▶ **Aim of the exercise**
Retype the line in which "From the low" appears, then every line after it until the records end. Leave out the pictures.
──────── Data for this exercise ────────
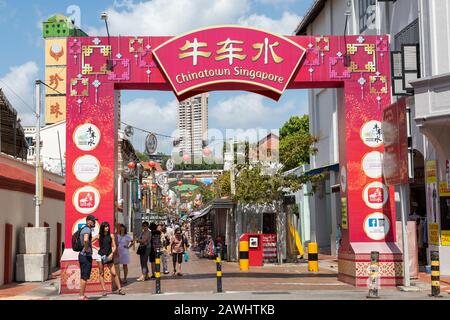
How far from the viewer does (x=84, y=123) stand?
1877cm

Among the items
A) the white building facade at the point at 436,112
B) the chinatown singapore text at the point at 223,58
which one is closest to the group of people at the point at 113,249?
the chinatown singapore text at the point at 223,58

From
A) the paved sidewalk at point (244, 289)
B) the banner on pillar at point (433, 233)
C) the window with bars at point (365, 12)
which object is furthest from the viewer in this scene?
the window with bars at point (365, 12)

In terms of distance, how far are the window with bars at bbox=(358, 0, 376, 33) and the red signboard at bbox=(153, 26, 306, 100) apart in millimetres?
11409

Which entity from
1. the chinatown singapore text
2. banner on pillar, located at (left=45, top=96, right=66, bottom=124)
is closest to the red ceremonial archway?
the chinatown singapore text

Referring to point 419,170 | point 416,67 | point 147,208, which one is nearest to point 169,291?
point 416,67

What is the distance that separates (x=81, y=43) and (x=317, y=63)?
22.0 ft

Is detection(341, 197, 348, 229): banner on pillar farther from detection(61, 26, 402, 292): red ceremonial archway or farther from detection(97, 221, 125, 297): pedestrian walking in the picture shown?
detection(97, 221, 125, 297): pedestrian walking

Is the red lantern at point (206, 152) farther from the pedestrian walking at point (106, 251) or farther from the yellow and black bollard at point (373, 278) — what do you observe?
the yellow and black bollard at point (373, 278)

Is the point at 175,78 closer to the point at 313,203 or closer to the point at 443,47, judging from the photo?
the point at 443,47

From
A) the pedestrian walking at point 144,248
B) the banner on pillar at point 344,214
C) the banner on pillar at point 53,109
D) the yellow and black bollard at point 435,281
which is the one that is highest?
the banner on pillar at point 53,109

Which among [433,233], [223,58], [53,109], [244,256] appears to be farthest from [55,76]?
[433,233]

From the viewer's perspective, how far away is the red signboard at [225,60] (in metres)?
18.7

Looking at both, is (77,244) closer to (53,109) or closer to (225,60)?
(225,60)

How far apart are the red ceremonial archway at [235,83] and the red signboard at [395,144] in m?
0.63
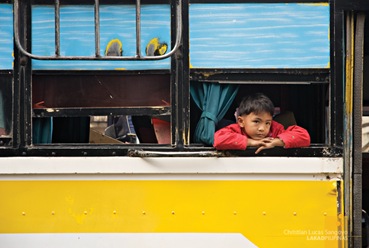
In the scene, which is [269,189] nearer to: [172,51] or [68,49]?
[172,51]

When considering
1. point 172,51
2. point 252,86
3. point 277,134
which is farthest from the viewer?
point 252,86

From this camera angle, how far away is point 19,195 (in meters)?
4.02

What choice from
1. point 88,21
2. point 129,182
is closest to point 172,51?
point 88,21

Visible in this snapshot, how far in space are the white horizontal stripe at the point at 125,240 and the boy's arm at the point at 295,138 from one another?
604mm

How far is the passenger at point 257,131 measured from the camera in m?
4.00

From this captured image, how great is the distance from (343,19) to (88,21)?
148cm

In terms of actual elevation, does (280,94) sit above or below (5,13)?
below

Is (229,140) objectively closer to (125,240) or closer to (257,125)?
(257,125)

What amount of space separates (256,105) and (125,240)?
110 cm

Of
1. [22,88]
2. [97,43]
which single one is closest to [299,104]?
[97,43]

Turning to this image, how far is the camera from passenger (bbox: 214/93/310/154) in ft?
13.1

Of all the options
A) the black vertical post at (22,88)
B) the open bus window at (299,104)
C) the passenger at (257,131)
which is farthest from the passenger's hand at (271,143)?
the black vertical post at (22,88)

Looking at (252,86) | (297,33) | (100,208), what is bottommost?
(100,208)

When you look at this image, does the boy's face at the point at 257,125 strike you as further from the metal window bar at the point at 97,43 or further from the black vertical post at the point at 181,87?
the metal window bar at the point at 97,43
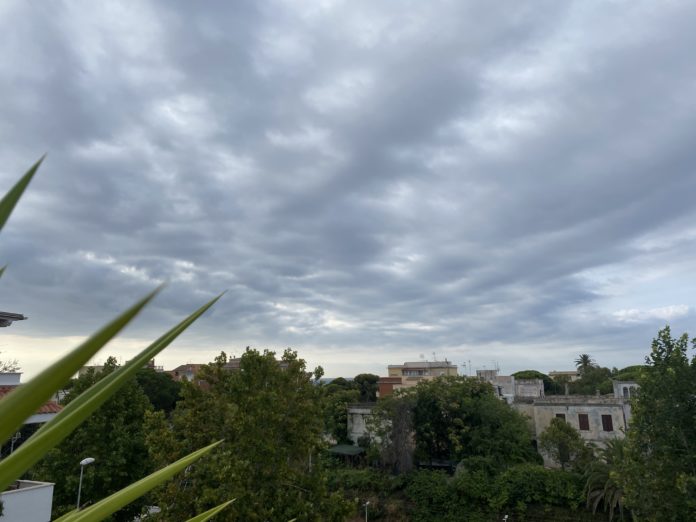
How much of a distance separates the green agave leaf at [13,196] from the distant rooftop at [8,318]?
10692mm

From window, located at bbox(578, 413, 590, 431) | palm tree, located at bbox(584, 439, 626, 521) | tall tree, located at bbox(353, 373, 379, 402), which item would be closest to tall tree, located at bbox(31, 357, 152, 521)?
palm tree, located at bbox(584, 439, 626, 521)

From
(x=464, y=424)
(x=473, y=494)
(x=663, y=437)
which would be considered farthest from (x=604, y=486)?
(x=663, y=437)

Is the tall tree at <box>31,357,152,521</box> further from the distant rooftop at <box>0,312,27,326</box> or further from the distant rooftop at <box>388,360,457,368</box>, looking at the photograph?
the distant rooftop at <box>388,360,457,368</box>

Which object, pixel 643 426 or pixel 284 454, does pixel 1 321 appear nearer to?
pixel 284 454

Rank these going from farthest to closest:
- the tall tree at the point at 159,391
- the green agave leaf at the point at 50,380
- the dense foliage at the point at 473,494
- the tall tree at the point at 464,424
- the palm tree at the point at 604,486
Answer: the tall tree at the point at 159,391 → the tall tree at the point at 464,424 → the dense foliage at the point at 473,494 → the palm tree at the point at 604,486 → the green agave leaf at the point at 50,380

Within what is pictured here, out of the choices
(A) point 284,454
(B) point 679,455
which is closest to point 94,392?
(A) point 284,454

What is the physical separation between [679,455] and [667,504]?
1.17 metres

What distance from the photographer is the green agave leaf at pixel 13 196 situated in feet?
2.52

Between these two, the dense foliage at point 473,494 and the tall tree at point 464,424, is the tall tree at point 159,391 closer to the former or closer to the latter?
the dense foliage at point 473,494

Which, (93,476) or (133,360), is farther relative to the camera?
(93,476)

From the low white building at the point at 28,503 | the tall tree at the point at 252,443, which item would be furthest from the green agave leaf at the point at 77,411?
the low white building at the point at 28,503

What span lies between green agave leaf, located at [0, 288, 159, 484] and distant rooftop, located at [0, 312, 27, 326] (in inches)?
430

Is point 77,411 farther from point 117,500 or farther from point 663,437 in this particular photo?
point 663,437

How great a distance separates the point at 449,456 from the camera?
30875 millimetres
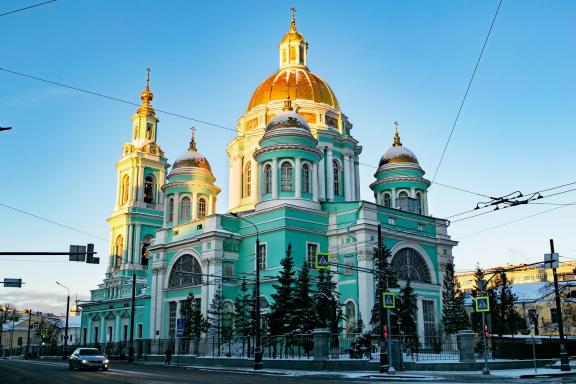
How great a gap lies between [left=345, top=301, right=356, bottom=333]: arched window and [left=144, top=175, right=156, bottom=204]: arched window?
────────
▶ **Finished answer**
From the low white building at the point at 28,503 | the tall tree at the point at 252,443, which item would be furthest from the green agave leaf at the point at 77,411?
the low white building at the point at 28,503

What span lies between green agave leaf, located at [0, 288, 159, 484] and distant rooftop, located at [0, 312, 27, 326] (in inches)?
430

Is point 77,411 farther from point 117,500 or farther from point 663,437 in this particular photo?
point 663,437

How great a distance separates the point at 449,456 from the camera?
30875 millimetres
How great a gap lies between [left=345, top=301, right=356, bottom=333]: arched window and [left=144, top=175, right=156, bottom=204]: arched window?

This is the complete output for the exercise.